▸ **What to work on**
When the word "unicode" shows up in a line of the records below, copy that line.

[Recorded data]
# # # # # # #

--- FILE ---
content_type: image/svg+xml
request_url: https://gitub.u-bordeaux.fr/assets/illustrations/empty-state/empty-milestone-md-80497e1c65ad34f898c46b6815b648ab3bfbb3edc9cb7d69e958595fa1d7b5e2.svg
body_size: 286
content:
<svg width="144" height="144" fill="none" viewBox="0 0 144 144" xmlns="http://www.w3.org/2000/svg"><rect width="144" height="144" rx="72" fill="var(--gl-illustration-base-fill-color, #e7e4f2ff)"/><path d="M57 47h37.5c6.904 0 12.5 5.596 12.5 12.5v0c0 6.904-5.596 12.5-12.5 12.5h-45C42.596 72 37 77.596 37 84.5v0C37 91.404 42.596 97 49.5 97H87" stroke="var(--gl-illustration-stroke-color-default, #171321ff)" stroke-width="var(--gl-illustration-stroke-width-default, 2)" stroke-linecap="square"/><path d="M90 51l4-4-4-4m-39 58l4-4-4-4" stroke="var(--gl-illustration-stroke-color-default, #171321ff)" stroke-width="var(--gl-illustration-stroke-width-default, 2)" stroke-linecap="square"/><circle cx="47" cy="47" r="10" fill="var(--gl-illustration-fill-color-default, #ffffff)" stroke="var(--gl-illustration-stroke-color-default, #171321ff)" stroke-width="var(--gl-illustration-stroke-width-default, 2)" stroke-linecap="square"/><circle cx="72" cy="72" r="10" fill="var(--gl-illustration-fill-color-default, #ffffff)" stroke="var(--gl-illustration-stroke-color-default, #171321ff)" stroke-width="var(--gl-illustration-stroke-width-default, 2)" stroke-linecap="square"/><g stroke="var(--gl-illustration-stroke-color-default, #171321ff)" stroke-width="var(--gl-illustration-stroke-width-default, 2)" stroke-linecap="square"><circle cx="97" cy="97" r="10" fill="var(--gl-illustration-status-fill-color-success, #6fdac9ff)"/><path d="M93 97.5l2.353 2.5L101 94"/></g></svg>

# # # # # # #

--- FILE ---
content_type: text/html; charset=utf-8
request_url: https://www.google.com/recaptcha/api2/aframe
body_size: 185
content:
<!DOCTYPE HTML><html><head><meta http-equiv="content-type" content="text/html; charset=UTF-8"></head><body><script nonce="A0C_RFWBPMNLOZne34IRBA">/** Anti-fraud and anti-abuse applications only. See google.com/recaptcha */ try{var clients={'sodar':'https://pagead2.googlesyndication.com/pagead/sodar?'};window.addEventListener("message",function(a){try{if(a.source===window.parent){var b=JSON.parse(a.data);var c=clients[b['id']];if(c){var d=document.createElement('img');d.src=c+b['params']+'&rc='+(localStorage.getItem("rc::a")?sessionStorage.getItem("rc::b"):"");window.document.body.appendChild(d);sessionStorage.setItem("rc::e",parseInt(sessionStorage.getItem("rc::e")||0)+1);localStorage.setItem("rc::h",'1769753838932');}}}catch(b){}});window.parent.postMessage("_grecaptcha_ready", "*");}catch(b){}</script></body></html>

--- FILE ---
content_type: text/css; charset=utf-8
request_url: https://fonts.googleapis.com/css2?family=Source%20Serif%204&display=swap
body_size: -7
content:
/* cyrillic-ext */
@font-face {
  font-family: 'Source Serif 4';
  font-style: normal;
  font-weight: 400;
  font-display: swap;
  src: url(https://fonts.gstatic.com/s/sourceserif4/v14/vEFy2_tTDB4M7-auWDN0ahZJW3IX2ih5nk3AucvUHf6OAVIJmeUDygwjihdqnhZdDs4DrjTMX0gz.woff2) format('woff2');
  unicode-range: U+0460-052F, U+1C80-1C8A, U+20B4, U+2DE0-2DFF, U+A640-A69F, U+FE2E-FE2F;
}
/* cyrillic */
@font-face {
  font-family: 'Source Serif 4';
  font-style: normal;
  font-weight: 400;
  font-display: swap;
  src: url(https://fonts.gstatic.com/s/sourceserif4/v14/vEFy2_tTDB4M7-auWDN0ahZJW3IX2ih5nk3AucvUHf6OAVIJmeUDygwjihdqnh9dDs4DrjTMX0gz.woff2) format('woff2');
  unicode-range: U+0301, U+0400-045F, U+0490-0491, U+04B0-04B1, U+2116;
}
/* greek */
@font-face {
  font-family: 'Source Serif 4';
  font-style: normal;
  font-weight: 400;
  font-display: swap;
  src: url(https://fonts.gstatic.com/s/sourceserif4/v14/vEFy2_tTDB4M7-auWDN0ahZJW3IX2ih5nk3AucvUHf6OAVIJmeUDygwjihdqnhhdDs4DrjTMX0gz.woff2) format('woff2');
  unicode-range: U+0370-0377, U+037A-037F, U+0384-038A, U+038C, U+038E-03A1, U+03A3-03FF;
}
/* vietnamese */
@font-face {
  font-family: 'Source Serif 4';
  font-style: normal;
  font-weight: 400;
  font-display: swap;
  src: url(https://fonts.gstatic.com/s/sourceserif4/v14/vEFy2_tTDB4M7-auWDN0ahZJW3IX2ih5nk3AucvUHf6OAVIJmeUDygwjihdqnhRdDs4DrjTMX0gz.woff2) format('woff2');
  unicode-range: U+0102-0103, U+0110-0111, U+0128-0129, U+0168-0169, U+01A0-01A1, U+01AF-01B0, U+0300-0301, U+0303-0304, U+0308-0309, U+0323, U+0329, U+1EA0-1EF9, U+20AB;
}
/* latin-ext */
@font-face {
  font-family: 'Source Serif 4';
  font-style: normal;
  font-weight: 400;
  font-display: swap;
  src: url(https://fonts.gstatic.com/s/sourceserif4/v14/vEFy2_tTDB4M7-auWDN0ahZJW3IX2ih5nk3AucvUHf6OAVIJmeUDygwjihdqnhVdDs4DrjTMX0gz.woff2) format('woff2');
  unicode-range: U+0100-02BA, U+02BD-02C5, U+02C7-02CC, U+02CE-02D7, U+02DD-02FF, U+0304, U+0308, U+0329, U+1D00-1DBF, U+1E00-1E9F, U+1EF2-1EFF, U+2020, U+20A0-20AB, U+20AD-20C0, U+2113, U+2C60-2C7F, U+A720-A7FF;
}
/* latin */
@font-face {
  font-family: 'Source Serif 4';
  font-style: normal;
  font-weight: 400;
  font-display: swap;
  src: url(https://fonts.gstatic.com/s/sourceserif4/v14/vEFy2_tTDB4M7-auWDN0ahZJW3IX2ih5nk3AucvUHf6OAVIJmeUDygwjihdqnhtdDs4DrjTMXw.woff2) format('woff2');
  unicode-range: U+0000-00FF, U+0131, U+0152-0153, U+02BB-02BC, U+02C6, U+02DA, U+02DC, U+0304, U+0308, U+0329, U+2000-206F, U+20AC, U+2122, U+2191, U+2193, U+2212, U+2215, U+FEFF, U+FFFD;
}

# # # # # # #

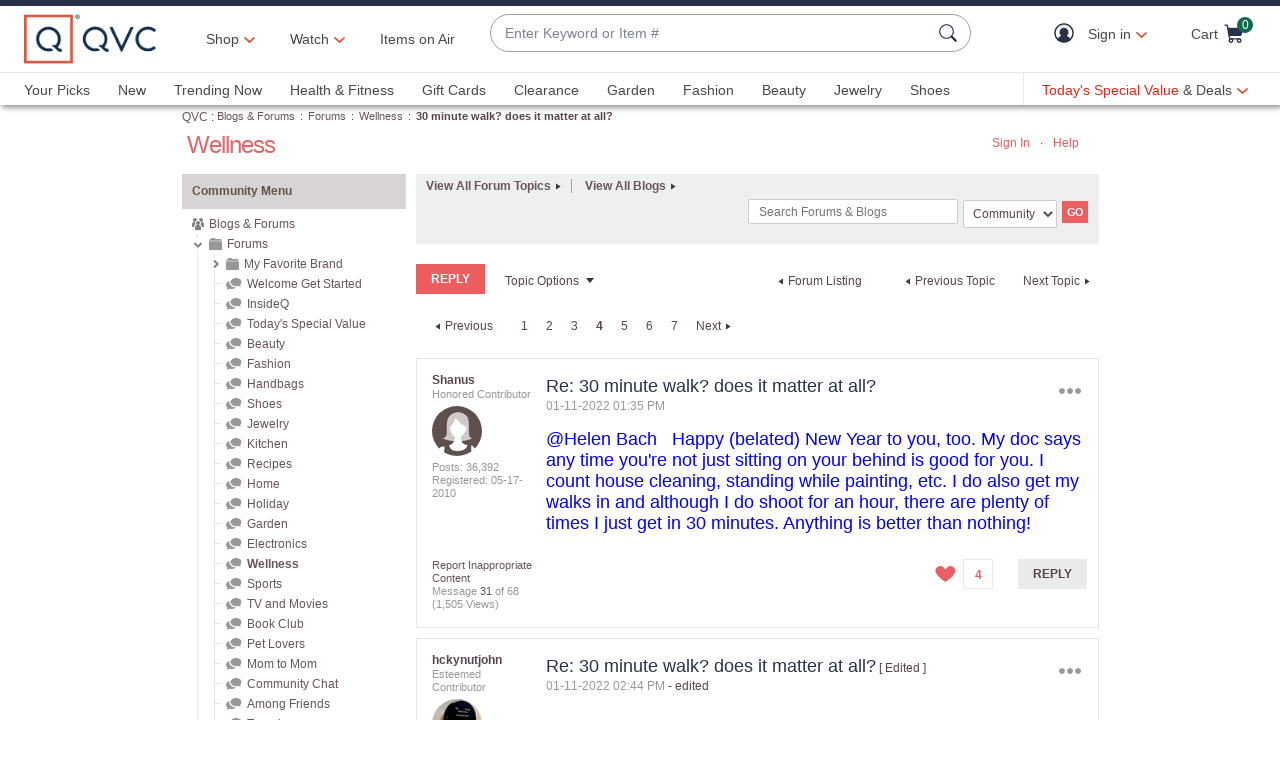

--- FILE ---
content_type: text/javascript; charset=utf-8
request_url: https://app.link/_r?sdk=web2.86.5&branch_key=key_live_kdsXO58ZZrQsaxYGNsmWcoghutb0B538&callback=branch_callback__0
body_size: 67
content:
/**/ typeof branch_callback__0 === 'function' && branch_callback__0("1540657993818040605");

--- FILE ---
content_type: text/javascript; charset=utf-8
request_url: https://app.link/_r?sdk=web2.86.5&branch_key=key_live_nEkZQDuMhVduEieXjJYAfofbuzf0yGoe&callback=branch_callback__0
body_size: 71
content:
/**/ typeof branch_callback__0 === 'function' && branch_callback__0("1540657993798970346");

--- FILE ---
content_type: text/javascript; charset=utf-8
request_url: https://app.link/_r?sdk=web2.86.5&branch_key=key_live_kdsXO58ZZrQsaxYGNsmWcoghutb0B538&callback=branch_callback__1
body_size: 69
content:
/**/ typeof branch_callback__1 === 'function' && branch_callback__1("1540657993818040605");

# # # # # # #

▸ **Problem solution**
  unicode-range: U+0460-052F, U+1C80-1C8A, U+20B4, U+2DE0-2DFF, U+A640-A69F, U+FE2E-FE2F;
  unicode-range: U+0301, U+0400-045F, U+0490-0491, U+04B0-04B1, U+2116;
  unicode-range: U+0370-0377, U+037A-037F, U+0384-038A, U+038C, U+038E-03A1, U+03A3-03FF;
  unicode-range: U+0102-0103, U+0110-0111, U+0128-0129, U+0168-0169, U+01A0-01A1, U+01AF-01B0, U+0300-0301, U+0303-0304, U+0308-0309, U+0323, U+0329, U+1EA0-1EF9, U+20AB;
  unicode-range: U+0100-02BA, U+02BD-02C5, U+02C7-02CC, U+02CE-02D7, U+02DD-02FF, U+0304, U+0308, U+0329, U+1D00-1DBF, U+1E00-1E9F, U+1EF2-1EFF, U+2020, U+20A0-20AB, U+20AD-20C0, U+2113, U+2C60-2C7F, U+A720-A7FF;
  unicode-range: U+0000-00FF, U+0131, U+0152-0153, U+02BB-02BC, U+02C6, U+02DA, U+02DC, U+0304, U+0308, U+0329, U+2000-206F, U+20AC, U+2122, U+2191, U+2193, U+2212, U+2215, U+FEFF, U+FFFD;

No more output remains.